Think about the day-to-day pace
Of course, we can’t always just take holidays whenever we feel like it – that’s simply not realistic. But, if we’re always an inch away from breaking point when we finally get round to relaxing, it might be time to readdress how we’re approaching the day-to-day.

“We need to be pacing more all along,” says psychotherapist Alivia Rose. Stress and anxiety are things we need to manage daily. “Burnout only happens when we build up to the point where we haven’t recognised the signals, and the anxiety reaches a point where we haven’t addressed the signals, so it’s quite a discipline to keep on top of this.”

Spotting the signs
So, the first key is recognising those signs, says Ms Rose. “If you’re anxious, you’ll notice that you’re not breathing all the way down into your stomach – you’re breathing higher up in your chest. Also you’ll notice you’re more reactive, so things will fluster you or you’ll react more, you might be more irritated, you might want to weep. These are the little flags and clues.”

It’s useful to remember that stress and anxiety aren’t exclusively ‘bad’, however. We shouldn’t demonise any emotions – there are no ‘bad’ emotions per se. Think of feelings as important signals that give us information.

Stress and anxiety can become problematic if they go unmanaged for too long or build up to overwhelming levels. But remembering that they’re a normal part of life, and no-one can avoid them 100 per cent of the time, can be extremely helpful – especially if worrying about getting anxious becomes a source of stress in itself!

Restoring calm
When our anxiety levels rise, we tend to speed up. There are helpful ways to intercept this, though.

“We can start to breath more deeply, get away from our desk, go outside, go to nature – nature’s amazingly important for calming anxiety,” says Ms Rose. “One of the other things is feeling your feet – I know this sounds funny; surely everyone feels their feet – but really feeling your feet firmly on the ground brings anxiety down. Because anxiety works upwards – it goes up and out and then we can go into panic mode. But if we come into our bodies, put our feet firmly on the ground and deepen our breathing, you will start to calm.”

Read: Could you be addicted to stress?

A stress-friendly lifestyle
It’s about building stress-management into your daily lifestyle too, whether that’s with hobbies, exercise, eating well, reading before bed – however that looks for you. Normalise taking lunch breaks and screen breaks and blocking off time in your diary just for yourself.

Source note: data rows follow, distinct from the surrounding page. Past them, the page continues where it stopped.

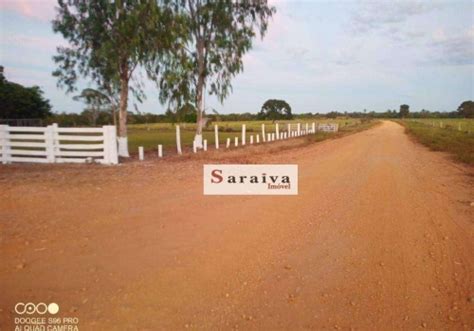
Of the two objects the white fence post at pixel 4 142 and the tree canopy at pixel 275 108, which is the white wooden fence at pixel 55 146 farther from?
the tree canopy at pixel 275 108

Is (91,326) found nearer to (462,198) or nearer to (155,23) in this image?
(462,198)

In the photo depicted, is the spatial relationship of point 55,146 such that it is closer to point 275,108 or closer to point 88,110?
point 88,110

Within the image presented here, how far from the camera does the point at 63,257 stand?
3.42m

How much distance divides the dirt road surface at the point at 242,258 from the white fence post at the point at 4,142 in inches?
231

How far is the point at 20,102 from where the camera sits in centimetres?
3712

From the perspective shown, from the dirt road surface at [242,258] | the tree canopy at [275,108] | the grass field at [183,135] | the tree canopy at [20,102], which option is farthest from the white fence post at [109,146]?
the tree canopy at [275,108]

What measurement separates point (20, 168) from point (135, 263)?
8.66 meters

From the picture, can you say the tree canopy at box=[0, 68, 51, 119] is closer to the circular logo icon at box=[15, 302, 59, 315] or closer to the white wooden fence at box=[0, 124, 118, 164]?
the white wooden fence at box=[0, 124, 118, 164]

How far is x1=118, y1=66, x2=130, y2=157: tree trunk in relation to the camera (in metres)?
14.5

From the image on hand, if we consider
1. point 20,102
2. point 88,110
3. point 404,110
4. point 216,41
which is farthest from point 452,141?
point 404,110

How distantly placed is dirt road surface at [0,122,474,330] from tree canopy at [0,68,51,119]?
37.3 meters

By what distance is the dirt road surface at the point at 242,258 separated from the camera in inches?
100

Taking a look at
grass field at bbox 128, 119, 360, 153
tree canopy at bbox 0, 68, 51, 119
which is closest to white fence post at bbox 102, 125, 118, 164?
grass field at bbox 128, 119, 360, 153

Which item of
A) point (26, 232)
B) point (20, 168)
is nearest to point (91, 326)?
point (26, 232)
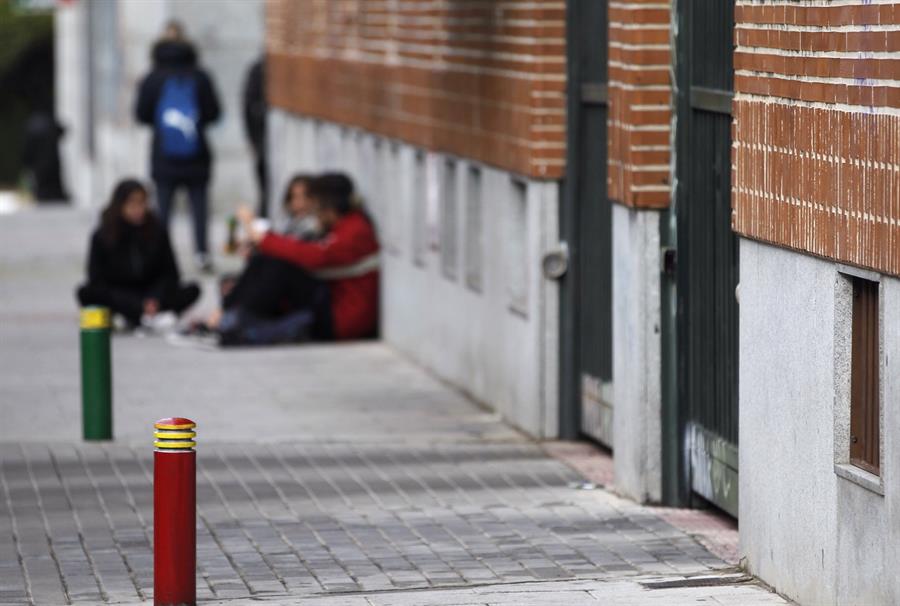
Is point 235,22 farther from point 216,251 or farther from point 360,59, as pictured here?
point 360,59

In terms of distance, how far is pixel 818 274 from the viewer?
24.2ft

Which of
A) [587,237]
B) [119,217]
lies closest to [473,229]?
[587,237]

Habits stick best when they’re things we feel authentically aligned with, so don’t get caught up with what you ‘should’ be doing. It’s much better when a health behaviour or approach fits with you, your personality and your lifestyle. Otherwise it just becomes exhausting to try and maintain.

There’s a deep misconception that getting fit, eating healthily or creating new habits should be painful (the ‘no-pain-no-gain’ perspective). But, if we think about it logically, how could we ever maintain these behaviours if they are so at odds with our innate traits and daily lives?

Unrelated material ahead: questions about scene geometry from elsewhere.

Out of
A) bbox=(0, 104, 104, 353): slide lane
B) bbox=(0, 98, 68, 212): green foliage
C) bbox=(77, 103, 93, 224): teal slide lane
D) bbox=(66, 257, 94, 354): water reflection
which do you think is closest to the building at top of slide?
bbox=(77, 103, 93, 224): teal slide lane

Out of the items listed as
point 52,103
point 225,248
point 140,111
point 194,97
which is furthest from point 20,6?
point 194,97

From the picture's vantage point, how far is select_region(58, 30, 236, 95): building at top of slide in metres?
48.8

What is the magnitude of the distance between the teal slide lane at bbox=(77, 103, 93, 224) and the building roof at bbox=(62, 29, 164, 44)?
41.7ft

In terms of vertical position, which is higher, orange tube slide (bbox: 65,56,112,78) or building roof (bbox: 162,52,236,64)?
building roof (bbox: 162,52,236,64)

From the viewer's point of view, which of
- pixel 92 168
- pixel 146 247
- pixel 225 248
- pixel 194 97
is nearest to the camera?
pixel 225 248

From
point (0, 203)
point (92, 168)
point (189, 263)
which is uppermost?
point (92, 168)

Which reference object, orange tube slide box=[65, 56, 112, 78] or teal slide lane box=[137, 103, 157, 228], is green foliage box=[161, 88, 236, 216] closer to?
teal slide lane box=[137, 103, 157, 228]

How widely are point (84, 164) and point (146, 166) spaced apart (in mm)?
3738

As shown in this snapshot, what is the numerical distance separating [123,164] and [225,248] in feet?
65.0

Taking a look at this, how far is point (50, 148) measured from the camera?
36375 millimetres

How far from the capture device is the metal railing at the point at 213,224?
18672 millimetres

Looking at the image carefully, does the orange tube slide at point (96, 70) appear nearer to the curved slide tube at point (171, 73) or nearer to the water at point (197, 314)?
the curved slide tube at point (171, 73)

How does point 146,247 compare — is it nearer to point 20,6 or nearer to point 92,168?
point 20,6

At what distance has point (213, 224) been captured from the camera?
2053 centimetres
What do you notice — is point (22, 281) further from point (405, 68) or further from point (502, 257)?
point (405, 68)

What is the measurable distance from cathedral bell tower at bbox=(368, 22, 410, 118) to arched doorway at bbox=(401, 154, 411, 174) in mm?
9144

Developing new habits can take effort – there’s no doubt it takes some effort and motivation to create change in our lives, but the process should also be rewarding. Focus on you, what works for you, not what anyone or everyone is doing on social media or trends. Usually, the simplest, back-to-basic changes are the ones that bring the most joy and so can last a lifetime.

Read: Five-minute micro habits to fit into your daily routine

A sense of control
Once we get into the habit of recognising our stress and proactively managing it, building healthier boundaries, recognising our limits and learning to say ‘no’ all start to become easier.

We can’t control everything – but being aware of what we do have control over and embracing that as a healthy choice for ourselves, can make a big difference. “I have a thing – before the pandemic – where I used to go for a cup of coffee for an hour and I’d say, ‘Oh, I’m on holiday’, and it completely changed my mindset,” says Ms Rose. “It was only an hour, but actually, just thinking in this moment, ‘I’m on holiday’, did something to me – it calmed me down.”